In the complaint, Aljabri alleges that MBS “dispatched a private hit squad to North America to kill [him]” less than two weeks after the assassination of Khashoggi in Istanbul, but that the team was turned away at a Canadian airport.

“Like the team that murdered Khashoggi, those sent to kill [Aljabri] … were also members of defendant bin Salman’s personal mercenary group, the Tiger Squad,” his lawsuit claims.

In February, Aljabri claimed in court documents that Saudi officials “repeatedly pressured” one of his daughters “to travel to the Saudi consulate in Istanbul, Turkey” in September 2018, and that “only days later, the Tiger Squad successfully executed Jamal Khashoggi inside the same facility.”

Two of Aljabri’s other children have been detained in Saudi Arabia, Aljabri claimed.

The Saudis have denied the accusations leveled in Aljabri’s U.S. lawsuit and recently filed a motion to dismiss the case. Meanwhile, in Canadian civil court, a coalition of Saudi government-controlled entities accused Aljabri in January of siphoning billions of dollars for himself and his family before fleeing to Toronto — a claim Aljabri denies.

An Ontario-based judge has agreed to temporarily freeze Aljabri’s assets.
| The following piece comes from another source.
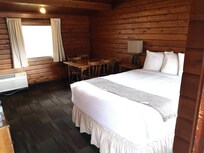 Stuen med dobbeltseng, spiseplads og køkken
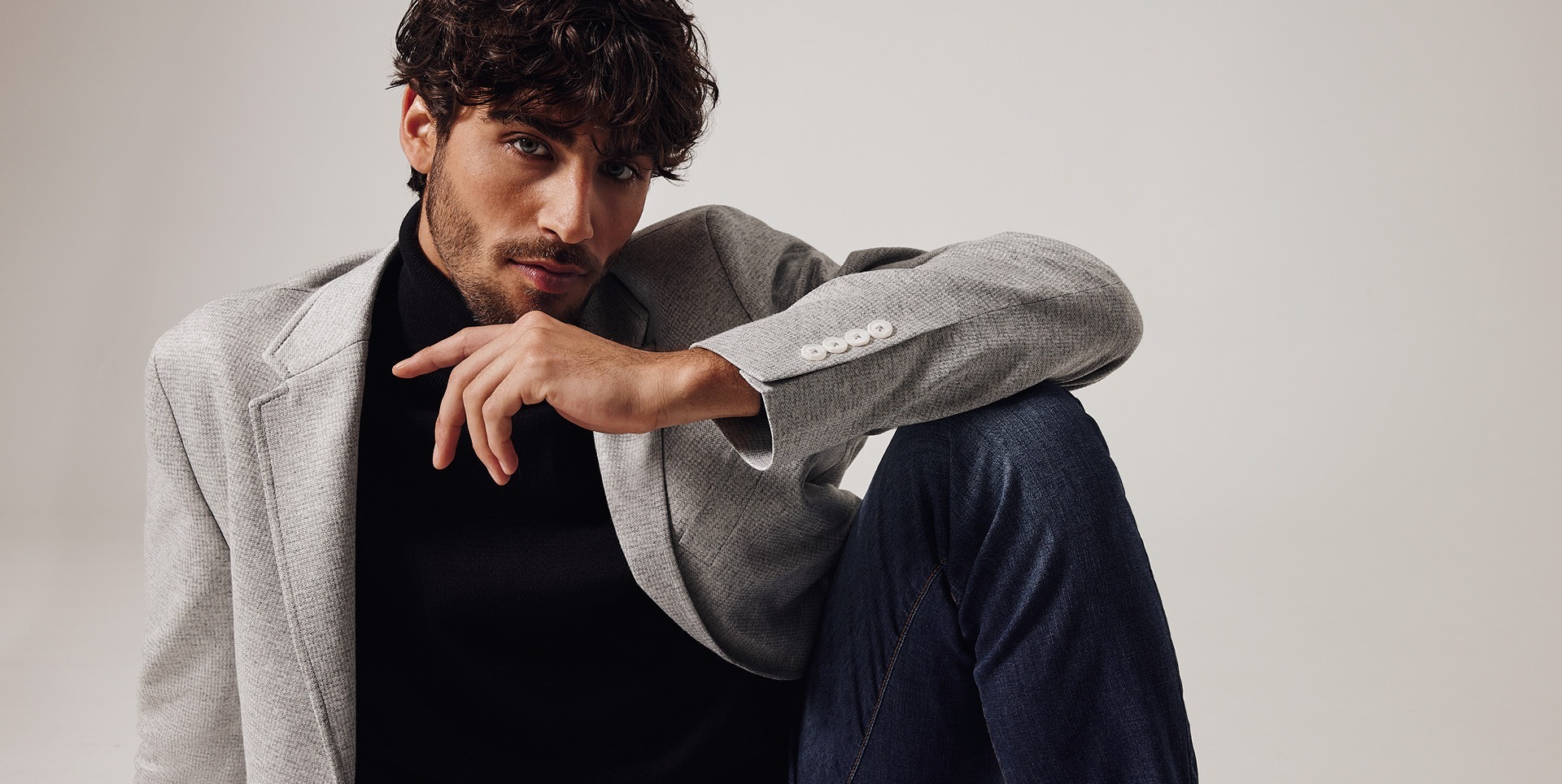 Ein junger Mann sitzt in einem grauen Blazer und schwarzem Oberteil, mit einem nachdenklichen Gesichtsausdruck. Ein junger Mann sitzt in einem grauen Blazer und schwarzem Oberteil, mit einem nachdenklichen Gesichtsausdruck.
But as Riedel notes, the Canadian litigation may be more significant for what it reveals about the Saudis than its effect on Aljabri’s pocketbook.

“What it shows to me is that [MBS] is nowhere near as firmly in control as he likes to portray,” Riedel said.

Furthermore, the disclosures in court documents may serve to divulge sensitive information about the machinations of the Saudi elite — and could further incriminate MBS and his circle of advisers.

According to records filed by Saudi companies as part of the Canadian case, for example, the Saudi sovereign wealth fund took control of a private aviation firm called Sky Prime Aviation Services in 2017, a year before Khashoggi’s death.

In 2018, the Wall Street Journal reported that the two jets used to transport operatives who allegedly carried out the killing of Khashoggi in Istanbul belonged to Sky Prime, citing Turkish officials. The Canadian court documents were first reported by CNN.

Without a strong response from the U.S., bin Salman and his allies are unlikely to halt extrajudicial retaliation against dissidents like Khashoggi and Aljabri, Riedel said. But the stakes may be even higher than that.

“Saudi Arabia has been an incredibly stable country for more than 100 years, but it’s not so stable anymore — and the Biden administration ought to be thinking about that,” Riedel said. “MBS is not just a threat to Khashoggi and Aljabri; he is a threat to the very survival and viability of the Saudi state. If he’s now left in the line of succession and becomes king, we may find a Saudi Arabia that is very unstable and could become prey to very abrupt and unpredictable political change.”